Climate Change Is an Ever-Moving Target
By Walker Wildmon

Just this week, over 400 private jets flew into Glasgow, Scotland, for the annual UN Climate Change Conference, also known as the Conference of the Parties (COP26). The entire climate change movement is built on the belief that man is in control of the climate and that we are contributing to the change of the climate because we emit carbon through various common energy sources.

Whether it be driving a gas-burning car, flying a jet that uses jet fuel, or warming your home with electricity that is produced by coal, all of these are modern-day examples of humans polluting the planet and creating climate change, according to those who submit to this belief system.

The drivers of this movement believe that man-made climate change is causing the ice caps in Antarctica to melt, hurricanes to become more frequent, and all other natural disasters to be worse than they would be had man not polluted the earth.

This week, during his COP26 speech, U.K. Prime Minister Boris Johnson stated, “[A] red digital clock ticks down remorselessly to a detonation that will end human life as we know it. And we are in roughly the same position, my fellow global leaders, as James Bond today. Except that the tragedy is, this is not a movie, and the doomsday device is real, and the clock is ticking to the furious rhythm of hundreds of billions of pistons and turbines and furnaces and engines with which we are pumping carbon into the air faster and faster, record outputs, and quilting the earth in a suffocating blanket of CO2.”

If you listen to Johnson’s speech without historical context, then you’d be ready to ditch your car and start riding a bike or Tesla to work. The glaring problem is that people have been claiming a climate change doomsday scenario for decades now.

In 1969, a New York Times story included comments by Dr. Paul R. Ehrlich in which he said the following regarding climate change: “We must realize that unless we are extremely lucky, everybody will disappear in a cloud of blue steam in 20 years.”

In 1977, Time magazine predicted another ice age on the horizon by stating, “However widely the weather varies from place to place and time to time when meteorologists take an average of temperatures around the globe, they find that the atmosphere has been growing gradually cooler for the past three decades. The trend shows no indication of reversing.
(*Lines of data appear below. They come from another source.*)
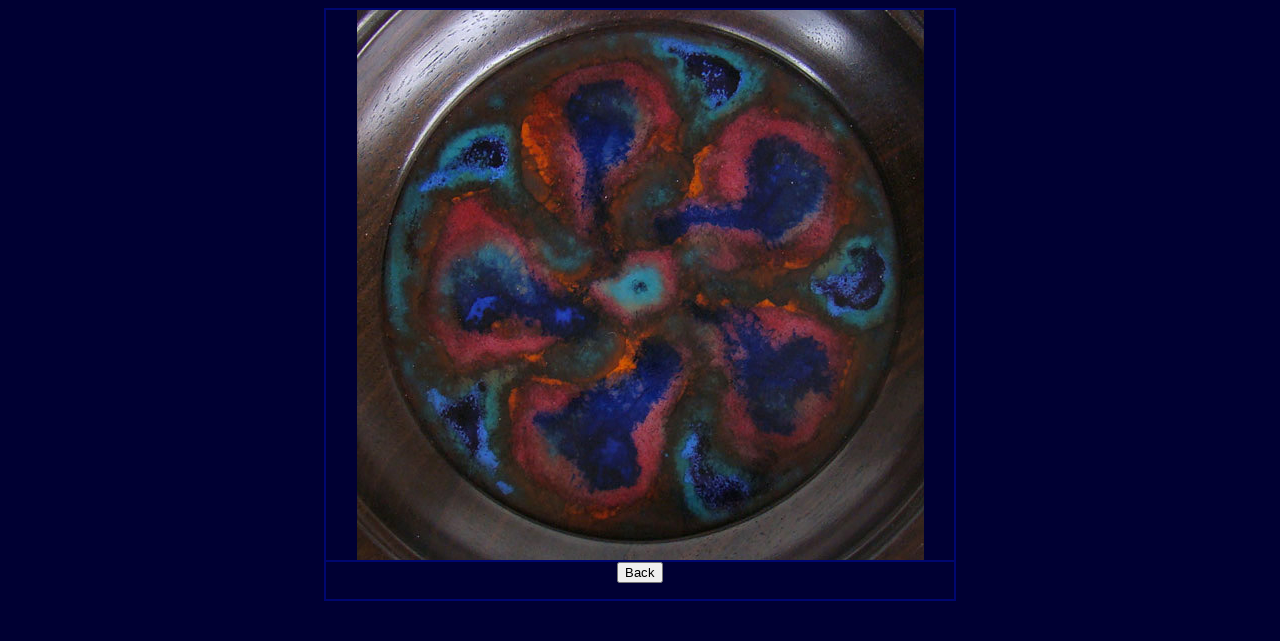

--- FILE ---
content_type: text/html
request_url: https://antiekvalentijn.com/VA%20foto%27s/na-1900/groot/kleingoed-1940.134%20Agterberg%20emaille%20wandbordje%20EMAIL.htm
body_size: 934
content:
<html>
<head>
<title></title>
<meta http-equiv="Content-Type" content="text/html; charset=iso-8859-1">
</head>

<body bgcolor="#000033" text="#FFFFFF" link="#FFFF00" vlink="#FFFF00" alink="#FFFF00">
<div align="center"> 
  <table width="50%" border="1" align="center" cellpadding="0" cellspacing="0" bordercolor="#0000777">
    <tr> 
      <td bgcolor="#000033"> 
        <div align="center"></div>
        <div align="center"><img src="kleingoed-1940.134%20Agterberg%20emaille%20wandbordje%20EMAIL.jpg" width="567" height="550"><br>
        <font face="Verdana, Arial, Helvetica, sans-serif"></font></div>
      </td>
    </tr>
    <tr> 
      <td bgcolor="#000033">
<div align="center">
          <form name="back" method="post" action="javascript:history.back(1)">
            <input type="submit" name="Back" value="Back">
          </form>
        </div>
        <div align="center"><font face="Verdana, Arial, Helvetica, sans-serif"></font></div>
      </td>
    </tr>
  </table>
  
</div>
</body>
</html>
Climatological Cassandras are becoming increasingly apprehensive, for the weather aberrations they are studying may be the harbinger of another ice age.”

Fast forward to 2008 when Al Gore predicted that the Arctic would be ice-free within five years because of global warming — another name for climate change. Well, we’re in 2021, and there are still historically normal levels of ice in the Arctic.

It has become clear that the science driving this doomsday belief in man-made climate change is shallow, to say the least, if not outright fraudulent.

Should humans strive to maintain a clean and safe environment? Absolutely. In Genesis, God tasked man with dominion over the earth. Man should be good stewards of God’s creation and that includes not carelessly polluting the earth. That being said, humans have discovered reliable energy sources such as coal, oil, and natural gas, and we should be able to use these energy sources wisely to advance the betterment of humankind.

So-called renewable energy sources, such as solar energy and wind energy, have largely proven unreliable in sustaining energy supply for heavy demand needs. Are these useful in certain scenarios? Yes, but when the wind isn’t blowing and the sun isn’t shining, we still need energy.

My warning to policymakers: Do not rush to wind energy and solar energy. America should take a slow and methodical move to diversify our energy sources so that tragic wind and solar energy failures don’t continue to occur.